TASK 1:
Answer these questions using the opinion piece on government spending:
(a) How many government programs does the new paper examine?
(b) Which two types of programs are compared to apples and oranges?
(c) What is the new measure that Hendren and Sprung-Keyser introduce called?
TASK 2: Summarize the opinion piece on government spending in two sentences.
TASK 3: Proceed with the opinion piece on government spending, picking up right after its final sentence.

When Government Spending Is a Moneymaker

(Bloomberg Opinion) -- A common refrain among opponents of social-welfare programs is that they're too costly and act as a drag on future growth because someday taxpayers will have to pick up the tab. That's a crude and short-sighted view: it's long been understood that some social programs not only pay for themselves, but yield positive returns; they also play an important role in reducing inequality, which is crucial for boosting the economy.

Yet some programs are better than others, and it's often difficult to know which we should invest in. My Harvard colleague Nathan Hendren and Harvard graduate student Ben Sprung-Keyser help answer that question in a new paper that looks at 133 different government programs, including social insurance, education and in-kind transfers such as food stamps.

It can be hard to compare the outcomes of different types of programs directly. Education subsidies and food stamps, for example, kind of look like apples and oranges. How would you know whether increasing education or nutrition is a better use of government funding? To make the comparison apples-to-apples, Hendren and Sprung-Keyser introduce a new measure called the marginal value of public funds. That's a mouthful, but it's a really intuitive measure.

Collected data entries
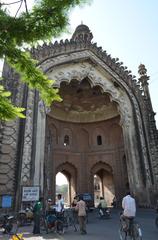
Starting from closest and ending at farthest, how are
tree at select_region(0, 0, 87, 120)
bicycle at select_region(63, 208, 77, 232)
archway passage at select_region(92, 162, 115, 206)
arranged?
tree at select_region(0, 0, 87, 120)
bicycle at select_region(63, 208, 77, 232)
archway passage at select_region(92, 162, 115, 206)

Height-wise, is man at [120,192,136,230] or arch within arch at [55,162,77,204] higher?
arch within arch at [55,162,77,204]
---
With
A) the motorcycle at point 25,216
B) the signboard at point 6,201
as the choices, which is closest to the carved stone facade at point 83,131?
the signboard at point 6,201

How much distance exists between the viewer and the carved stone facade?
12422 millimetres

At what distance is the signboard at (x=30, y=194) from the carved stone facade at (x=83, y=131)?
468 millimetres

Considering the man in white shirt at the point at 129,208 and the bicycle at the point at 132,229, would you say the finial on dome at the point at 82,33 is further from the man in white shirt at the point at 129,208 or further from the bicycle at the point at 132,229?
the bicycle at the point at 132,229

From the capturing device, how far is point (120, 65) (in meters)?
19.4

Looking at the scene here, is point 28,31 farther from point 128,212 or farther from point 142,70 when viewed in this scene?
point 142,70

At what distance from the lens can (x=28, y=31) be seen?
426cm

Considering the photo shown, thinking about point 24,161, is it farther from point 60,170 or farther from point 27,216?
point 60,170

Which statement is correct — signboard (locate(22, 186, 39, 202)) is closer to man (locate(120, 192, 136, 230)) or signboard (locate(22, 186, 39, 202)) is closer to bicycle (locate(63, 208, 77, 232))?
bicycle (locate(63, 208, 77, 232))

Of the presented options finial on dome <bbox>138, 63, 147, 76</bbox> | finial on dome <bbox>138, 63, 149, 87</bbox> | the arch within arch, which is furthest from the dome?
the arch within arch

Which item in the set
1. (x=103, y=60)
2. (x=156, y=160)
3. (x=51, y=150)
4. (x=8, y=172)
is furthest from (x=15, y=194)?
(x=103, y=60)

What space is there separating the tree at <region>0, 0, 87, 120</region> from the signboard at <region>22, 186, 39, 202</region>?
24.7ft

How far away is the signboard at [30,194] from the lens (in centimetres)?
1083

EXERCISE RESULT 1:
(a) 133
(b) Education subsidies and food stamps
(c) The marginal value of public funds

EXERCISE RESULT 2: Opponents of social-welfare programs often call them too costly and a drag on future growth, but some social programs pay for themselves, yield positive returns, and help reduce inequality. Because some programs are better than others, a new paper by Nathan Hendren and Ben Sprung-Keyser examines 133 government programs and introduces a measure called the marginal value of public funds so that different types can be compared directly.

EXERCISE RESULT 3:
The idea is to add up beneficiaries' willingness to pay for a program, and divide that by the net cost to the government. This measures a program's bang for the buck for its beneficiaries: a value much larger than 1 means that the policy is creating a lot of value for each dollar of spending; a value of exactly 1 means the policy is on par with a dollar-for-dollar cash transfer to recipients; close to or below 0 means we're just burning taxpayer money.

You can compare bang for the buck across very different types of programs, making it easy to see which offers the better return.  Hendren and Sprung-Keyser's measure shows, for example, that investing in children’s education typically pays off much more than in-kind aid to families. For comparing policies that affect different parts of the population, the measure doesn't automatically tell us which programs we want, but it does help us get a sense of the trade-offs.

Hendren and Sprung-Keyser apply their measure to 133 different programs for which we have solid estimates of the benefits to recipients and costs to the government.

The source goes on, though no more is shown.